SELLING PRIVATELY HELD BUSINESSES


–SINCE 1982–

Improving the Probability of Selling Your Company

At the end of March, I attended the ACG Capital Growth Conference, which celebrated its 13th year.  The conference enjoyed record attendance of approximately 750 attendees, including many regional attorneys, accountants, and lenders.  The conference was also attended by many Private Equity Groups from around the country.  My takeaways from the conference are, first, that there is a lot of interest in lower middle market companies (defined here as companies with a value between $5 and $50 million) and, second, there is plenty of money for attractive deals.

The next question is, “what is an attractive deal?”  Although the majority of business sales fall below the $5 million dollar threshold, the attributes of an attractive business are similar, regardless of the size.
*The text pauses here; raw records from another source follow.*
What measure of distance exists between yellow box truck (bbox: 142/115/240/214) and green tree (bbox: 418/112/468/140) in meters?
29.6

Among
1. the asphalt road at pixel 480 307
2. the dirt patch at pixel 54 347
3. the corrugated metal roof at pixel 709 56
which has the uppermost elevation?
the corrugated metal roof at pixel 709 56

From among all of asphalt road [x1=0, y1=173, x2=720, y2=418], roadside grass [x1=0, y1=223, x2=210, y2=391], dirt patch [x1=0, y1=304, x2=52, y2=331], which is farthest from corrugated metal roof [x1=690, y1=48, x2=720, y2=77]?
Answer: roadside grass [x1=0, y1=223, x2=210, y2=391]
Here are some of the characteristics that we look for when we talk to potential clients:

1. Bench Strength — Is there second level management that will remain after the business sells?  Many times in family owned businesses, several family members in key positions may want to exit at the same time, which jeopardizes the ongoing viability of the business.  Having key employees that will remain with the business reduces risk and builds value.
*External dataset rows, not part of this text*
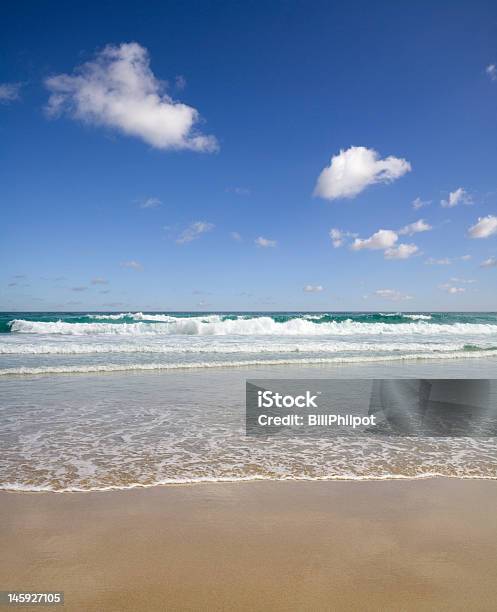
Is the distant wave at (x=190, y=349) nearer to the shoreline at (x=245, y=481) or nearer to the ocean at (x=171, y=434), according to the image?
the ocean at (x=171, y=434)

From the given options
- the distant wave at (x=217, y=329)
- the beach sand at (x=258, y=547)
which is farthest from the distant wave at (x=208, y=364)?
the distant wave at (x=217, y=329)

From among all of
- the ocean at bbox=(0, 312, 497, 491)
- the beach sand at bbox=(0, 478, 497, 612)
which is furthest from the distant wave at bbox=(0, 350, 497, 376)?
the beach sand at bbox=(0, 478, 497, 612)

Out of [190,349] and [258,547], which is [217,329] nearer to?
[190,349]

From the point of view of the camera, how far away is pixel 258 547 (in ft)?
9.57

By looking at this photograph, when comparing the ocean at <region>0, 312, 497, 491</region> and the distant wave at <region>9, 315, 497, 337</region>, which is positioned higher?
the distant wave at <region>9, 315, 497, 337</region>

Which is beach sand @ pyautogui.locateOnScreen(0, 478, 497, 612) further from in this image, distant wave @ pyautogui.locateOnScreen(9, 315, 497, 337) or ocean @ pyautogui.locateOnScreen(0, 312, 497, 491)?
distant wave @ pyautogui.locateOnScreen(9, 315, 497, 337)

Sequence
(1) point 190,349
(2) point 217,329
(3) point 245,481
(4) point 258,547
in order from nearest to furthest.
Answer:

2. Diversified Customer Base — One of the most challenging obstacles for an intermediary to overcome is customer concentration.  Ideally, no one customer would account for more than 10 percent of sales.  The greater the concentration of sales, the greater the risk to a buyer that, if that customer were lost, the business would fail.

3. Realistic Expectations of Value and Structure — As an intermediary firm, most of our income comes from success fees.  The higher the sale price, the more money we earn, so our interests are aligned with the Seller to maximize the sales price.  Not only does the price need to make sense financially, but the transaction needs to be properly structured and the necessary assets included with the sale.  One of the biggest points of contention involves the amount of Working Capital that is included in a transaction.  In our industry, a common analogy is to compare a business to a car and Working Capital to the fuel.  In order for the car to run it needs a requisite amount of fuel.

4. Documentation — After a business goes under a Letter of Intent or purchase contract, due diligence begins.  Due diligence is the process that the buyer and its advisory team undertake to verify the seller’s financial representations and to investigate the strength of the seller’s business practices.  For example, it will often include a review of customer contracts and insurance policies.  If the contracts are weak, outdated, or verbal, the buyer may have a concern about customer retention.  If the business is underinsured, the buyer might consider that the income is overstated, as the insurance expense would increase to properly insure the business.

5. Financial Records —  Having timely, accurate records is one of the biggest opportunities for a seller to positively position the business in the marketplace.  Although timeliness should be self-evident, many sellers with businesses actively on the market still file extensions.  Unfortunately, they do not prioritize the completion of the information to generate the returns.  Additionally, having accrued (as opposed to cash basis) financial statements can reflect a more accurate picture of the businesses performance.  For example, we have a manufacturing client that built and shipped product at the end of 2014.  Most of the costs were incurred and paid for in 2014, but the revenue, on a cash basis, will not be recognized until the product is paid for in 2015.  The result is that the income, on a cash basis, will be approximately $500,000 less than the income on an accrual basis.  While the client has a lower tax bill for 2014, he would like to value the business based on the higher accrual income.  This is problematic for both buyers and lenders.

I could continue, but I am sure that you understand the importance of having your business properly positioned if you want to take advantage of today’s strong market environment.